“The Aliens” takes us way out to the margins, where most of us fear to go. But it’s a place many of us would recognize anyway.
Waiting for Godot meets Charles Bukowski in Cranbrook Community Theatre’s new play, currently running at the Studio Stage Door.
The play by Annie Baker, directed by Duncan Chalmers and produced by Marnée Bellavance, is a tour into existentialist angst, at times tragic, at other times comic.
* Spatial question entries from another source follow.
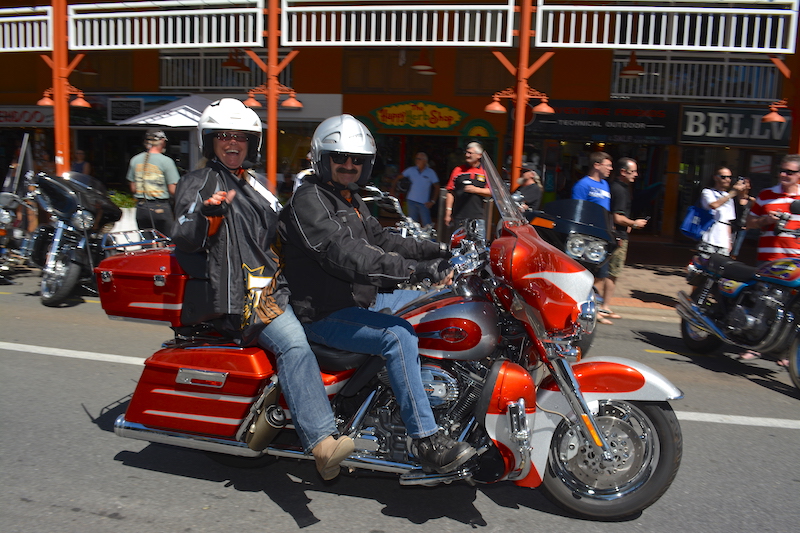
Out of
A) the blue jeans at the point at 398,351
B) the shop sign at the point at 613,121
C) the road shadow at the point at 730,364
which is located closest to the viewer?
the blue jeans at the point at 398,351

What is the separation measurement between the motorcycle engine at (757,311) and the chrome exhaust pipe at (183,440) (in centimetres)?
447

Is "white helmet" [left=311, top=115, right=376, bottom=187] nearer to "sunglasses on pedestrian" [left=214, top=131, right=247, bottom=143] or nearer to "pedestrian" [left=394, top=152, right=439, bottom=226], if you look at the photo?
"sunglasses on pedestrian" [left=214, top=131, right=247, bottom=143]

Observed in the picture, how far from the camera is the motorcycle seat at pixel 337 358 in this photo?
3.25 meters

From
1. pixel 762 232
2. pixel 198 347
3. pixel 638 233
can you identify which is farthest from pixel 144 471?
pixel 638 233

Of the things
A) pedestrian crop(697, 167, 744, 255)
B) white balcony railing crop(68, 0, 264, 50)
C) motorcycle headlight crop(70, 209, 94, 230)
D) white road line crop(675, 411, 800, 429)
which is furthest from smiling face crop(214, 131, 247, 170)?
white balcony railing crop(68, 0, 264, 50)

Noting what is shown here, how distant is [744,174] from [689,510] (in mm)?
14028

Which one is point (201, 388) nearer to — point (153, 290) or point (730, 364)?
point (153, 290)

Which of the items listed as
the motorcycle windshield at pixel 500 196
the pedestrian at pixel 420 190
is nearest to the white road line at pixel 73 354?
the motorcycle windshield at pixel 500 196

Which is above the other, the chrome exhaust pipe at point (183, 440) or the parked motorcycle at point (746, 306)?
the parked motorcycle at point (746, 306)

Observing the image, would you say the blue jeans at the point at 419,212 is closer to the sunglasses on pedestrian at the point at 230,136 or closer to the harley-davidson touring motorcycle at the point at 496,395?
the sunglasses on pedestrian at the point at 230,136

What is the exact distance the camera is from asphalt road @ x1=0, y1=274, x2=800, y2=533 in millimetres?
3270

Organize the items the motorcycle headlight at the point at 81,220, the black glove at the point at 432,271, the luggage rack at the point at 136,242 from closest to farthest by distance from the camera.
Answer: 1. the black glove at the point at 432,271
2. the luggage rack at the point at 136,242
3. the motorcycle headlight at the point at 81,220

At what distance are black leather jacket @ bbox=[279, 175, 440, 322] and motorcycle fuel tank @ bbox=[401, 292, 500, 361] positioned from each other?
0.86 feet

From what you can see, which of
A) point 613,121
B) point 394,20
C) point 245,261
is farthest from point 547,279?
point 613,121
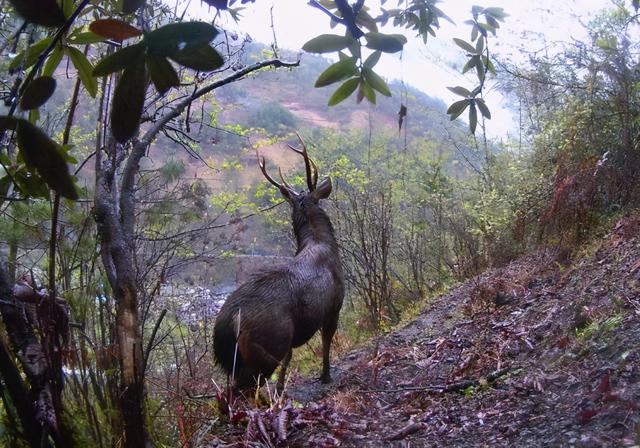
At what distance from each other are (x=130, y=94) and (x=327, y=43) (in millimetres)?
729

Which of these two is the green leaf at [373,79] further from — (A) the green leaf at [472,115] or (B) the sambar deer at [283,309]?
(B) the sambar deer at [283,309]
Jasper and KJ (Woody Maguire and Matt Van Boeyen respectively) are two men in their 30s, old enough to feel the weight of their failures, young enough to be still waiting for their life to begin in earnest. In the meantime, they’ve dropped out, as they used to say, and spend their time hanging out in an alley behind a coffee shop. Jasper, consumed with regrets, is working on a novel, the main character of which is a substitute for himself. KJ, armed with irony and abandon, has more embraced his slacker lifestyle, although his past is still lurking just under his exuberance.
You can tell a lot about the success a person has achieved by the number of names they’ve given their former rock band — in the case of KJ and Jasper, The Aliens is the one that stuck, although the list of names is long (Hieronymous Blast stands out among the many).
The indolent pair is confronted by young Evan (Will Nicholson), a coffee shop employee, and the encounter shifts the two older men into activity, which involves them taking Evan under their wing and “teaching him everything they know.” Will their mentorship help jolt them out of their lethargy? Or will Will follow them down their peculiar rabbit hole?
“The Aliens” resumes its run at the Studio Stage Door in Cranbrook on Thursday, Feb. 17, and runs Saturday and Sunday, Feb. 18 and 19, and Wednesday, Feb. 23 through Saturday, Feb. 26. Showtimes are 7 pm.